Task to complete: Update the data below by replacing each occurrence of "reading order" with "scan order", keeping every other character the same.

───── The data

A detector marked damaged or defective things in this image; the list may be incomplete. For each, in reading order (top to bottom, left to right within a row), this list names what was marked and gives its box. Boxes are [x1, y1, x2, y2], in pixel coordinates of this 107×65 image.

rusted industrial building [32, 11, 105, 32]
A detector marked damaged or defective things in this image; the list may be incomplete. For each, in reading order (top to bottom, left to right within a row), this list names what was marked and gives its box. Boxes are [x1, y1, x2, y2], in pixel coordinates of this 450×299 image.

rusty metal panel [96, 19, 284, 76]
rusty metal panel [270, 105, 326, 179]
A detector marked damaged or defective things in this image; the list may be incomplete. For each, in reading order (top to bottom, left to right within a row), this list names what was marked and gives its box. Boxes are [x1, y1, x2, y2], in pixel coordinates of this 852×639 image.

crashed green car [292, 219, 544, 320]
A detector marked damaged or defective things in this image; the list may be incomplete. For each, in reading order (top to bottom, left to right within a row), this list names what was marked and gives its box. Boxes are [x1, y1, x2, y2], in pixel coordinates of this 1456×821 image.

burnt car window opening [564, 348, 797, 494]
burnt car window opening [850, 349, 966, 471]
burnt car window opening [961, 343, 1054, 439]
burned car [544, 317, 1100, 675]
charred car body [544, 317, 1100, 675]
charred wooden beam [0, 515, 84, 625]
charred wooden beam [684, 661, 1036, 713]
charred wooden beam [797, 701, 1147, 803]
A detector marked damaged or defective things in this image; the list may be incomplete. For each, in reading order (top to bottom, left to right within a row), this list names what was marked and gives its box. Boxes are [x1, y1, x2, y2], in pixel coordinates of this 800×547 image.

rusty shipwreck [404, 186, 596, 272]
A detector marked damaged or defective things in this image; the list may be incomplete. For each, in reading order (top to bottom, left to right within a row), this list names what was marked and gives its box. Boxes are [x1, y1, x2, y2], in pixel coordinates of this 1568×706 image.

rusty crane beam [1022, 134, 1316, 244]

──────────

Answer for the task:
A detector marked damaged or defective things in this image; the list may be incomplete. For each, in scan order (top to bottom, left to right within a row), this list names what was marked and gives its box. Boxes are [x1, y1, x2, y2], in pixel coordinates of this 107×65 image.

rusted industrial building [32, 11, 105, 32]
A detector marked damaged or defective things in this image; the list may be incomplete. For each, in scan order (top to bottom, left to right within a row), this list names what was marked and gives its box. Boxes are [x1, y1, x2, y2], in pixel coordinates of this 450×299 image.

rusty metal panel [96, 19, 284, 76]
rusty metal panel [270, 105, 326, 179]
A detector marked damaged or defective things in this image; the list may be incomplete. For each, in scan order (top to bottom, left to right within a row), this list names what was marked and gives its box. Boxes are [x1, y1, x2, y2], in pixel coordinates of this 852×639 image.

crashed green car [292, 219, 544, 320]
A detector marked damaged or defective things in this image; the list may be incomplete. For each, in scan order (top to bottom, left to right within a row), this list names what was marked and gives its box. Boxes are [x1, y1, x2, y2], in pixel coordinates of this 1456×821 image.

burnt car window opening [564, 348, 797, 494]
burnt car window opening [850, 349, 966, 471]
burnt car window opening [961, 343, 1054, 439]
burned car [544, 317, 1100, 675]
charred car body [544, 317, 1100, 675]
charred wooden beam [0, 515, 84, 625]
charred wooden beam [684, 661, 1036, 713]
charred wooden beam [797, 701, 1147, 803]
A detector marked damaged or defective things in this image; the list may be incomplete. For each, in scan order (top to bottom, left to right within a row), this list names what was marked and gives its box. Boxes are [x1, y1, x2, y2], in pixel coordinates of this 800×547 image.

rusty shipwreck [404, 186, 596, 272]
A detector marked damaged or defective things in this image; the list may be incomplete. For each, in scan order (top to bottom, left to right within a row), this list names what was marked and gives its box. Boxes are [x1, y1, x2, y2], in pixel coordinates of this 1568×706 image.

rusty crane beam [1022, 134, 1316, 244]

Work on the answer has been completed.